» DATA SECTION
+++

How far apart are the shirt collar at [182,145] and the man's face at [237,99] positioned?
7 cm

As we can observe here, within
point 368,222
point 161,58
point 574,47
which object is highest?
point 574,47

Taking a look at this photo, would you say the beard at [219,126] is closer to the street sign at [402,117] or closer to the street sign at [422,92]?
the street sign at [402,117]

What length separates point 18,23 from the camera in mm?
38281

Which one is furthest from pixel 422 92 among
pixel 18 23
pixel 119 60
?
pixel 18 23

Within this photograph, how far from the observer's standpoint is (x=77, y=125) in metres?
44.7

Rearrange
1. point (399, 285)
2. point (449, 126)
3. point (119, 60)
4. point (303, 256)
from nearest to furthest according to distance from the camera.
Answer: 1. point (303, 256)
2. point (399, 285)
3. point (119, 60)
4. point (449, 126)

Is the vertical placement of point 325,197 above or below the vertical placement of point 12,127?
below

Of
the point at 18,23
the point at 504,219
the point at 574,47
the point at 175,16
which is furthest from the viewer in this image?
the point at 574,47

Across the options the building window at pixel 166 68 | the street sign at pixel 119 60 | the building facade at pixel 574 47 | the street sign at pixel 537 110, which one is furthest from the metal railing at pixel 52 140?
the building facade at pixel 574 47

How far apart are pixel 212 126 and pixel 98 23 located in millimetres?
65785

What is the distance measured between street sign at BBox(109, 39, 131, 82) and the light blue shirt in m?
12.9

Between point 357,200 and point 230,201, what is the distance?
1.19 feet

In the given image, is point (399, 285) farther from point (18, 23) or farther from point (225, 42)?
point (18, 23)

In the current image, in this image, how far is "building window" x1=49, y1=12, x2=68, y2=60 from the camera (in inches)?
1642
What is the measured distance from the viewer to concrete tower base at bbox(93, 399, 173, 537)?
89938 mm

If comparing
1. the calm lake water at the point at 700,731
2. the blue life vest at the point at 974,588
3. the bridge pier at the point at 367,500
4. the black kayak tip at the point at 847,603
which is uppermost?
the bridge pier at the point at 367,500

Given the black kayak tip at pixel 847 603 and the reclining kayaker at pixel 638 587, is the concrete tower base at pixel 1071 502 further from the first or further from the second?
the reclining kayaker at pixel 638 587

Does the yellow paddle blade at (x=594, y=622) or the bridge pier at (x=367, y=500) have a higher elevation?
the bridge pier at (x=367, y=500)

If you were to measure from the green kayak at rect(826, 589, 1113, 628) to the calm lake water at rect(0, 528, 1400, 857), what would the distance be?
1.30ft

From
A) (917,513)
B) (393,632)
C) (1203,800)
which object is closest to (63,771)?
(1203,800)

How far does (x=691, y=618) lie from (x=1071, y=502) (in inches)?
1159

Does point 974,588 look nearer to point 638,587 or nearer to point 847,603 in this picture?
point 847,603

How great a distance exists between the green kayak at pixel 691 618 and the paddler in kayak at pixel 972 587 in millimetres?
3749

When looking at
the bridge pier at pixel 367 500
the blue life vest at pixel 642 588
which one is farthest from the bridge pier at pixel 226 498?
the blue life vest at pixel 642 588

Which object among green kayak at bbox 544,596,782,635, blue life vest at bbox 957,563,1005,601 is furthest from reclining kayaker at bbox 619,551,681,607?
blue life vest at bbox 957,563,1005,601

+++

Can you update the lines above so that every "green kayak" becomes "teal kayak", with nothing else changed?

How far apart are the shirt collar at [182,145] and the man's face at [237,99] positioned?
7 cm

As we can observe here, within
point 368,222
point 161,58
point 574,47
which object is highest?
point 574,47

Taking a look at this photo, would you say the beard at [219,126] is closer to the street sign at [402,117] or closer to the street sign at [422,92]?
the street sign at [402,117]

What length separates point 18,23 from the camera in mm?
38281

Which one is furthest from pixel 422 92 among
pixel 18 23
pixel 119 60
?
pixel 18 23

Within this photograph, how far from the observer's standpoint is (x=77, y=125) in metres?
44.7

Rearrange
1. point (399, 285)
2. point (449, 126)
3. point (119, 60)
4. point (303, 256)
from nearest to furthest according to distance from the camera.
Answer: 1. point (303, 256)
2. point (399, 285)
3. point (119, 60)
4. point (449, 126)

Is the vertical placement of point 325,197 above or below the vertical placement of point 12,127?
below

Of
the point at 18,23
the point at 504,219
the point at 574,47
the point at 175,16
which is furthest from the viewer in this image?
the point at 574,47

Across the options the building window at pixel 166 68 | the street sign at pixel 119 60 | the building facade at pixel 574 47 | the street sign at pixel 537 110, which one is furthest from the metal railing at pixel 52 140?
the building facade at pixel 574 47

How far apart are pixel 212 126 and pixel 98 23 located in millimetres?
65785

What is the distance measured between street sign at BBox(109, 39, 131, 82) and the light blue shirt in m?
12.9

Between point 357,200 and point 230,201, what is the distance?
1.19 feet

In the given image, is point (399, 285) farther from point (18, 23) or farther from point (225, 42)?
point (18, 23)

In the current image, in this image, how far is "building window" x1=49, y1=12, x2=68, y2=60 from the camera (in inches)?
1642
What is the measured distance from the viewer to concrete tower base at bbox(93, 399, 173, 537)?
89938 mm

If comparing
1. the calm lake water at the point at 700,731
2. the blue life vest at the point at 974,588
3. the bridge pier at the point at 367,500
4. the black kayak tip at the point at 847,603
which is uppermost?
the bridge pier at the point at 367,500

Given the black kayak tip at pixel 847 603 and the reclining kayaker at pixel 638 587, is the concrete tower base at pixel 1071 502 further from the first or further from the second?
the reclining kayaker at pixel 638 587

Does the yellow paddle blade at (x=594, y=622) or the bridge pier at (x=367, y=500) have a higher elevation?
the bridge pier at (x=367, y=500)

If you were to measure from the teal kayak at rect(826, 589, 1113, 628) to the calm lake water at rect(0, 528, 1400, 857), what would the distance be?
1.30ft

From
A) (917,513)
B) (393,632)
C) (1203,800)
which object is closest to (63,771)?
(1203,800)

How far does (x=691, y=618) lie from (x=1071, y=502) (in inches)?
1159

Does point 974,588 look nearer to point 638,587 or nearer to point 847,603 in this picture?
point 847,603

How great a distance exists between the teal kayak at pixel 691 618 and the paddler in kayak at pixel 972 587 in millimetres?
3749

When looking at
the bridge pier at pixel 367 500
the blue life vest at pixel 642 588
which one is farthest from the bridge pier at pixel 226 498?
the blue life vest at pixel 642 588

Which object among teal kayak at bbox 544,596,782,635, blue life vest at bbox 957,563,1005,601 is furthest from reclining kayaker at bbox 619,551,681,607?
blue life vest at bbox 957,563,1005,601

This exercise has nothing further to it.